I was so impressed with Scream that I decided to follow it up with Wes Craven’s most acclaimed movie. Nightmare on Elm Street has always been clumped with a handful of other movies as one of the classics, one of the horror movies that “defined a genre” or “really gets it right.” While I think those things are true, I think it also helped me gain some perspective on slasher or nightmare horror and appreciate how far we’ve come, while also acknowledging the really cool movies that helped us get there. Even if they’re a little cheesy.
Freddy Krueger (Robert Englund) is a serial killer (and burn victim) that can enter the dreams of his victims, causing them pain that bleeds through to the real world.
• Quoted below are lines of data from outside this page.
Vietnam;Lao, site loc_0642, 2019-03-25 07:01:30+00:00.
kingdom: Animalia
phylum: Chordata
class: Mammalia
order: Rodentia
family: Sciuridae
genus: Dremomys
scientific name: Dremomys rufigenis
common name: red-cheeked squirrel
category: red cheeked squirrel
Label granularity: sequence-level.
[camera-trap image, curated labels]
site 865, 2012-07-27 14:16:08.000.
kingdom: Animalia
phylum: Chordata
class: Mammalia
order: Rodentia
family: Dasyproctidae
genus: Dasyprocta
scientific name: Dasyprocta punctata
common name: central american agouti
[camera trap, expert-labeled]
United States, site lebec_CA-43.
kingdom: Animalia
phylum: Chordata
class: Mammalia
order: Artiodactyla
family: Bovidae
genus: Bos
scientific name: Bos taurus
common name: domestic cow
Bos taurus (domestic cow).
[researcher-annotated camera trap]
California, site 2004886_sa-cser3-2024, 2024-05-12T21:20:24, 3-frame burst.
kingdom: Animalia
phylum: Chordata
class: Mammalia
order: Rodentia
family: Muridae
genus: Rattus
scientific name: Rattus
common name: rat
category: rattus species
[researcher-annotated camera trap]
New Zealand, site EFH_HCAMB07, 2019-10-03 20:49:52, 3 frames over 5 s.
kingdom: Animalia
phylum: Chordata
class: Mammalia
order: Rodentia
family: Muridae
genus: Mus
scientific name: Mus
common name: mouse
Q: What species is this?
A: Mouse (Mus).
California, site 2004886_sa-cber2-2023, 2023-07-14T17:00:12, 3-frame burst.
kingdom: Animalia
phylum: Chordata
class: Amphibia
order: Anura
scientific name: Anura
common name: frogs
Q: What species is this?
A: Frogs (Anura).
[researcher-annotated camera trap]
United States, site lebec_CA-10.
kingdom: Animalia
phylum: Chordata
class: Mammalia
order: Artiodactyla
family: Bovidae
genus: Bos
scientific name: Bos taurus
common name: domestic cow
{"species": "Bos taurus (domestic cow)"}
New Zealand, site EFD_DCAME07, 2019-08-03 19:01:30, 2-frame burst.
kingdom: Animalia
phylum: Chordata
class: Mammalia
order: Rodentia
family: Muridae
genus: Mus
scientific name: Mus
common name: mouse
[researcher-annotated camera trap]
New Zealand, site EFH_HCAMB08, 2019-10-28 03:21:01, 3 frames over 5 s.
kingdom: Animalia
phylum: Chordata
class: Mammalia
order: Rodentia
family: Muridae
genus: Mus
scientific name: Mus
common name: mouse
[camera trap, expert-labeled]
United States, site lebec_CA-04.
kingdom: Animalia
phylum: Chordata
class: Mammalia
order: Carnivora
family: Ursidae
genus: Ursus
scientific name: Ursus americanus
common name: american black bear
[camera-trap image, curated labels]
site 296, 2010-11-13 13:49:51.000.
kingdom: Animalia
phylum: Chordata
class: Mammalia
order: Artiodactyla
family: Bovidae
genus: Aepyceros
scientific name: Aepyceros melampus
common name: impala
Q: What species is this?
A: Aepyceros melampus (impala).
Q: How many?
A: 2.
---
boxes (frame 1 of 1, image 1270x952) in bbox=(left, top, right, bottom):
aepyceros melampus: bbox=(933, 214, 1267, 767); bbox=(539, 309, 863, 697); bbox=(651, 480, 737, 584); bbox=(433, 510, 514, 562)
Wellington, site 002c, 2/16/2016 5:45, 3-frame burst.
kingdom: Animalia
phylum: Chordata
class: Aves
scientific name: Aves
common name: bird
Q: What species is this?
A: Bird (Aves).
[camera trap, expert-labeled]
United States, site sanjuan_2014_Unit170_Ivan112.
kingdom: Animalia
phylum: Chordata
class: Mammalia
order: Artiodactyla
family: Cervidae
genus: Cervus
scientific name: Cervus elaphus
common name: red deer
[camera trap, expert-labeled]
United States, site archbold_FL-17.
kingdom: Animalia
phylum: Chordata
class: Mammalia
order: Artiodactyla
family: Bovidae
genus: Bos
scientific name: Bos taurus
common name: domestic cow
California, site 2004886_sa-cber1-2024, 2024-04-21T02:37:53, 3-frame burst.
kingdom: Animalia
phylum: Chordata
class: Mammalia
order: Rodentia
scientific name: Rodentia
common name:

His latest target is Nancy Thompson (Heather Langenkamp), a pure-hearted final girl who must uncover and exploit Freddy’s weaknesses to put an end to his ruthless pursuit of her dreams.
The villain is the clear centerpiece of a movie like this one, and Freddy Krueger serves as a fittingly twisted antagonist for this first film of the franchise. As I hinted, I think he doesn’t hold up so well today, and his appearance and catchphrases sometimes paint him as a bland sort of nightmare instead of a complex foe. Regardless, though, Craven sprinkles him throughout the film masterfully, jumping into the nightmare from the get-go with a satisfying series of kills rising to a fitting climax, although it’s rather familiar in 2018.
While I think Craven has made smarter movies, I think Nightmare works best when it gets actual nightmares just right. There’s a familiarity to Krueger’s attacks, as if we’ve seen this villain in our own nightmares. Details like Nancy’s feet being stuck in goop as she runs up the stairs or being disoriented as Krueger appears from different directions ring really true to how our own dreams play out, demonstrating that Craven has gone beyond the standard scare sequences. The “what happens in dreams happens in real life” gimmick actually grew on me as the movie went on, and it’s a fun phenomenon that makes you curious as to how this Freddy nightmare stuff actually works and how he got his powers to begin with.
Nightmare on Elm Street is a really fun addition to Wes Craven’s canon, although it’s far from his best movie. Regardless, Craven proves once again his mastery of horrific creativity with this beautifully paced work of nightmares.